Why do texture HEIGHTs have to be powers of 2?

I was wondering this. A general guideline seems to be to create textures whose width and height are powers of 2, since some 3D cards like them that way. But why does the height need to be a power of 2? A texture is read like this:

(assuming 1 << BPPShift == BytesPerPixel and 1 << WidthShift == TextureWidth)

DWORD ReadTexture ( X, Y )
{
return Data[(Y << (WidthShift+BPPShift)) + (X << BPPShift)];
}

The height of the texture is not needed at all, so why should it have to be a power of 2?

Because that’s the way the OpenGL specification is written. It isn’t a “rule of thumb” or anything. If a video card accepts a texture that is not a power of two in both dimensions, plus an optional border, it is not being compliant with the OpenGL specification.

And reading a texture with a bitshift is one of the fastest ways, but not the only way. You never know how an implementation will do it.

If for some strange reason a graphics card stored textures in vertical instead of horizontal scanlines, this scheme would not work. (Not that I can think of any reason to do this, but you never know)

I’m inclined to think that making textures required to be powers of 2 in both dimensions is just to be consistent. If they made it so that heights can be anything, people would be asking why the width was restricted to powers of two.

j

Probably to make it easier for hardware implementations.
If there was no restrictions it would mean harder/more expensive
hardware.

But (not sure if you’re interested), it is the allocated texture buffer
that needs to be powers of 2. The used space of the buffer has by
no means to be restricted to powers of 2 (it might improve performance).

TASK TO CARRY OUT - According to the thread on power-of-two texture sizes, what is a video card that accepts a texture that is not a power of two in both dimensions failing to comply with?

RECORDED INFORMATION -
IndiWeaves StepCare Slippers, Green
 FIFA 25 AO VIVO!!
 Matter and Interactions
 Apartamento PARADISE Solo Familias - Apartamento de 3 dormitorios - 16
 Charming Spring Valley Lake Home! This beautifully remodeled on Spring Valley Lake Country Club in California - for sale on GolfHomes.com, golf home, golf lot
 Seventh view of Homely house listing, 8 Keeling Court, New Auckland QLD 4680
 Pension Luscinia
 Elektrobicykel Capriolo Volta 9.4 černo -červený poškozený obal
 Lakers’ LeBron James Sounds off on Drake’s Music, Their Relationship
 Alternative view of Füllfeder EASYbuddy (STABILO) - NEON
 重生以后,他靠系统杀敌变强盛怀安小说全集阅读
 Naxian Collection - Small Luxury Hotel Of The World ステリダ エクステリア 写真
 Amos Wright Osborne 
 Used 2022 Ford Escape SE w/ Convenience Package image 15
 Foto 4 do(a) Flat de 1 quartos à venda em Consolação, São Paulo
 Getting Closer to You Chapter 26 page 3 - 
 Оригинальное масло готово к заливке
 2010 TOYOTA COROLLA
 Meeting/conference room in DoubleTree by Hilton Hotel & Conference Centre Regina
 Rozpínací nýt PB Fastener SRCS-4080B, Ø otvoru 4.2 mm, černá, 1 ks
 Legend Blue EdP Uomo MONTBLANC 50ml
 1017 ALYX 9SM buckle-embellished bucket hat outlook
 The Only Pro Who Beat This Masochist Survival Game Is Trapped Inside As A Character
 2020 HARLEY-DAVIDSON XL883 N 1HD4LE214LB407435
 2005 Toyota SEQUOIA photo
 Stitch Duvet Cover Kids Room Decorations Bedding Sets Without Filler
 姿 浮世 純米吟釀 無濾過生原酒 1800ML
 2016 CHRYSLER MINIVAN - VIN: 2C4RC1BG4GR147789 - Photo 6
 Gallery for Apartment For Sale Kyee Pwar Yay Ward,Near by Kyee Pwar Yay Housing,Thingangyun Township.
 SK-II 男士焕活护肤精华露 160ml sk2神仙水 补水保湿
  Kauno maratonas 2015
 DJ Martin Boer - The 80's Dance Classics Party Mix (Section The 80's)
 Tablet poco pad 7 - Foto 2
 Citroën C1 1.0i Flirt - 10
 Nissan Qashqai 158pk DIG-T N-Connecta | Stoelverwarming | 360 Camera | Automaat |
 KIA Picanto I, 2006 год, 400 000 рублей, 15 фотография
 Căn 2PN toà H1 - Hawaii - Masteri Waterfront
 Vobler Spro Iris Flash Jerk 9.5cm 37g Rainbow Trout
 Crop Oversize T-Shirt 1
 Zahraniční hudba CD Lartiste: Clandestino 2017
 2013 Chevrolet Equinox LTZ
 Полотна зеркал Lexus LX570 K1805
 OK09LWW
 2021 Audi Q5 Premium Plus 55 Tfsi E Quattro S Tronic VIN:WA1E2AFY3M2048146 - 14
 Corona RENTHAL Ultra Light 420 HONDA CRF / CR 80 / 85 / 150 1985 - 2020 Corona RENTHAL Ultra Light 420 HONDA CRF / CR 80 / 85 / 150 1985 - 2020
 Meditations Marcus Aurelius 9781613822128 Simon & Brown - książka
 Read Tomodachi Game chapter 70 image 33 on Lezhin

ANSWER - The OpenGL specification.